The remaking of the democrats

Updated: Jul 6

The Democratic Party hasn’t always been the feckless liberal organization we know it as today. Once upon a time it was the closest thing that America had to a labor party. In fact, one of the main tactics of the Bernie campaign was invoking the image of the Democratic party of the past. Hardly a speech or interview went by when the name of Franklin Delano Roosevelt wasn’t mentioned as the historical patriarch of American social-democracy.

So what went wrong? How did the modern Democratic Party emerge?

The most marked difference between the practices of New Democrats and old Democrats is their ability to deliver material change. The Democratic Party of the past is famous for FDR’s New Deal and LBJ’s Great Society.

Both of these campaigns embarked on ambitious programs to genuinely change the distribution of resources in America on a large scale. The New Deal created massive work programs to aid struggling families, and the Great Society directly funded the healthcare of millions of seniors and low-income families.

Now, it should be emphasized that the Democratic Party of the past wasn’t socialist by any stretch of the imagination. They were loyal first and foremost to the ruling capitalist class, as shown in their support for imperialist ventures like the Vietnam War.

This ruling class, however, recognized the threat posed by organized labor, which was at the height of its power in the post-war boom era. The Democratic Party of this time period therefore represented the section of the ruling class that was willing to cede some political power to the working class for the purposes of stability.

After all, it was the golden age of American capitalism. World War II had left the relatively untouched United States as the world’s industrial powerhouse. Decolonization allowed the US to exploit new markets that were previously the exclusive domain of old European powers. There was plenty to go around in the metropole, and so the Democratic Party was able to give the working class a slice of the pie.

Of course, this state of affairs didn’t last.

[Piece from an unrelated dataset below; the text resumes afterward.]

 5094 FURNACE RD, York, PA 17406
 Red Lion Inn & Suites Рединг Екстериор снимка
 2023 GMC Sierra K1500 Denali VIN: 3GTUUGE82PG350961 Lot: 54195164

By the late 70s the golden age was over and what was once a booming economy was plagued by stagflation and oil shortages. American capitalism had finished spreading its tendrils into most profitable sectors of the global economy, and Europe had completed the process of recovering from the devastation of the war.

The pie of American prosperity was no longer growing. The rate of profit was beginning to decline. This presented a crisis that the Democratic Party as it existed was fundamentally incapable of addressing. The only reason it had been able to play the role of patron to the working class was because profits only went up faster and faster.

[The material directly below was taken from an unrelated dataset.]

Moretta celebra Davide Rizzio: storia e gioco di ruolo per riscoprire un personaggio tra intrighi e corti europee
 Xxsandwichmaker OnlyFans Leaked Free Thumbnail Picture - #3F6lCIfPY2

Now that things were beginning to change, the rich and powerful weren’t willing to give workers what they had been promising. This crisis was epitomized in President Carter’s famous “Malaise” speech, in which Carter stated:

“We are at a turning point in our history. There are two paths to choose. One is a path I've warned about tonight, the path that leads to fragmentation and self-interest. Down that road lies a mistaken idea of freedom, the right to grasp for ourselves some advantage over others. That path would be one of constant conflict between narrow interests ending in chaos and immobility. It is a certain route to failure.”

America has gone down that road Carter warned about. Of course, Carter is in some ways to blame for this. He stood passively by as the material foundations of his party’s politics crumbled before his eyes and the working class was evicted from its seat at the table of American politics.

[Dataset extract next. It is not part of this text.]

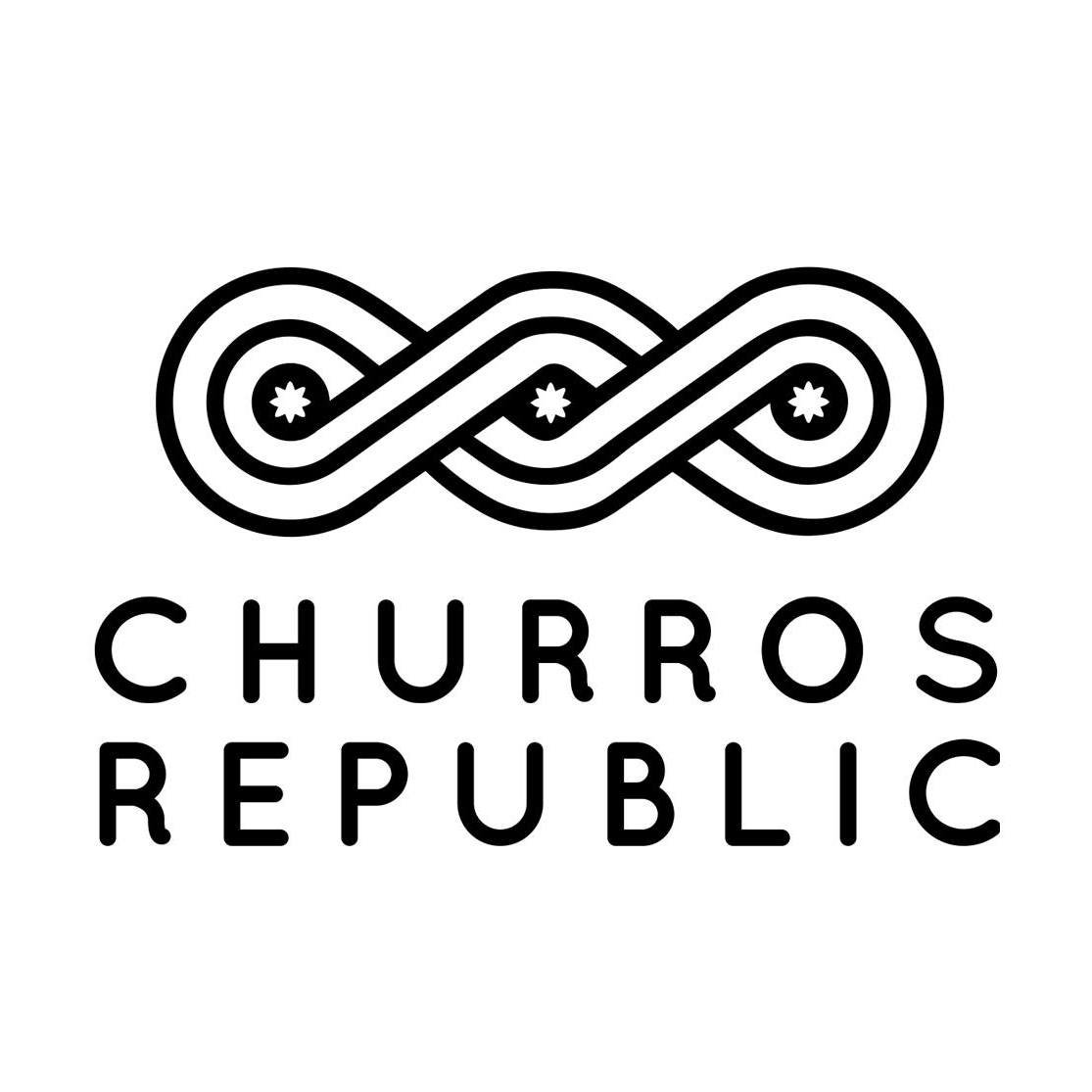 OTH - Churros Republic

It is in the aftermath of this tectonic shift that the current Democratic Party was built. It began with the Democratic Leadership Council (DLC), an organization that found a way to bring the party back from the brink of death. The DLC’s goal was to build a new coalition for the Democratic Party.

With organized labor now weak and the prospects of granting concessions to workers off the table, the DLC turned to white middle class suburbanites. To appease these well-off and more educated voters, the party would embrace neoliberal market economics but pair it with progressive social messaging in contrast to the more overtly bigoted Republicans. They would become New Democrats.

The DLC’s ultimate triumph came in 1992 with the election of Arkansas Senator Bill Clinton to the presidency. From this point forward, the DLC would be the master of Democratic politics, ensuring its vision of the party was made reality. The Clinton administration embodied everything the council stood for.

Clinton pursued social liberalism, being far more friendly to the LGBT community than any president in history. Simultaneously, he signed NAFTA and the Crime Bill, ruining the lives of millions of American families. Substantial change in distribution of wealth was substituted with cultural signifiers and appeals to bourgeois sensibilities. The New Democrats had won, and they would make the party in their image.

While the DLC dissolved in 2011, its spirit still lives on. Barack Obama, Hillary Clinton and Joe Biden all represent the politics of the DLC and New Democrats. They speak in terms of cultural progress and ignore cries for the economic justice needed to make any of that progress real.

They have successfully redefined politics as a war over culture, with distribution of resources taking a backseat. In the end, it isn’t surprising that the DLC was forced to close its doors. It had accomplished its goal. The DLC has become the Democratic Party itself.

Michael Walsh (CAS ’24) is from Bayport, N.Y. He majors in computer science.